Internet companies are a good example of how difficult it is to bring a utility to a giant metro area. I'm not sure if that's because of government barriers or because of actual physical logistics.
Even Google Fiber seems to have given up.
But then you look at places where internet is managed by the government like Fort Collins and you have extremely fast, extremely cheap community internet. But then again, that's a pretty small homogenous rural community.
I'm not too familiar with the ins and outs of utility distribution just sporadic data points so I can't hope to get close to the truth about this.
It does seem like if you have the government and industry working together on something, it's the worst of all worlds rather than just one or the other.
If the municipality provides the fibre to each house to a local data centre, then private companies can rent space in the data centre to provide services.
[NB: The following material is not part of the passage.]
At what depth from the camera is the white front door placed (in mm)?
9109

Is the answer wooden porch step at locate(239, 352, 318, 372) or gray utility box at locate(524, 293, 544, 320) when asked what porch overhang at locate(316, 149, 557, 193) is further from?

You still get a choice between ISPs (some may want a proper internet provision, perhaps with BGP handling and no contention on the uplink, others may be happy with a company that provides a wifi access point that also irradiates a public SSID. Presumably the former will cost more, but that's fine)
Basically the local road (the fibre) is paid for by the local city and run on behalf of the residents, the local road transports people (packets) to the airport (municipal data centre), where the ISPs pay landing fees to take people where they need to go at different rates for different services, with competition between ISPs, and pretty easy entry costs, ensuring high standards, low prices, and plenty of choice.
It does seem like if you have the government and industry working together on something, it's the worst of all worlds rather than just one or the other.